◆ Your objective:
Copy the records from the line with "Is the engine" through the line with "which is farthest from the engine", substituting "engine housing" for "engine nacelle" and changing nothing else. Give only those lines.

◆ Supplied entries:
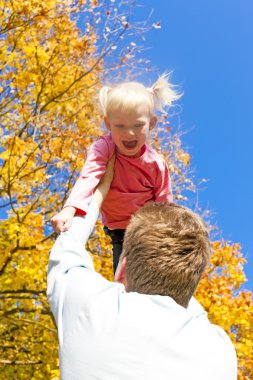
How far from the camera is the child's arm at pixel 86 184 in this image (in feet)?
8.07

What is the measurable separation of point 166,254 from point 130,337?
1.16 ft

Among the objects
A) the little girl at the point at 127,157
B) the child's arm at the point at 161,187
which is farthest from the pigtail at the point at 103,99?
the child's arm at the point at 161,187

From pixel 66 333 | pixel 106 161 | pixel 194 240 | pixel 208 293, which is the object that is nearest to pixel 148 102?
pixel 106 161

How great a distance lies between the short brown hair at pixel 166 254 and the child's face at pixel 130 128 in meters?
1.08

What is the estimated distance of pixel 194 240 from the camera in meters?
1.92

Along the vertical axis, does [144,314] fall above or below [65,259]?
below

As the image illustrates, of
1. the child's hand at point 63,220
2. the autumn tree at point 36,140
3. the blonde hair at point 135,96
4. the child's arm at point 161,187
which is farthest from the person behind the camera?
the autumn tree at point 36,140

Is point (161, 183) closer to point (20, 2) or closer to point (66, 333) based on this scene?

* * *

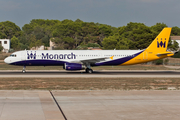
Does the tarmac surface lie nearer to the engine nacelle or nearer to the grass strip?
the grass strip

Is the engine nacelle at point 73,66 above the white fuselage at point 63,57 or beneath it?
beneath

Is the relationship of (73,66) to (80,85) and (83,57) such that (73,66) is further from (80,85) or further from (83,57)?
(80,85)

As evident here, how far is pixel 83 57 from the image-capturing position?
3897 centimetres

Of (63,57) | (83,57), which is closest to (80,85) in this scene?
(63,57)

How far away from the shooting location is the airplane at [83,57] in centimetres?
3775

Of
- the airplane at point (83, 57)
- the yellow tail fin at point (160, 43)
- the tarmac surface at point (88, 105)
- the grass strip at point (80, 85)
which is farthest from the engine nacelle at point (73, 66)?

◆ Result:
Is the engine housing at point 73,66 above the white fuselage at point 63,57 or beneath it?
beneath

Is the relationship of (73,66) to (80,85) and (83,57) such that (73,66) is further from (80,85) or further from (83,57)?
(80,85)

As evident here, how far is pixel 83 57 from the image-capturing position?
3897 centimetres

Of (63,57) | (83,57), which is closest to (80,85) in this scene?
(63,57)

How far away from the shooting location is the airplane at [83,57] in centimetres?
3775

Of
- the airplane at point (83, 57)
- the yellow tail fin at point (160, 43)
- the tarmac surface at point (88, 105)
- the grass strip at point (80, 85)
which is farthest from the engine housing at point (73, 66)?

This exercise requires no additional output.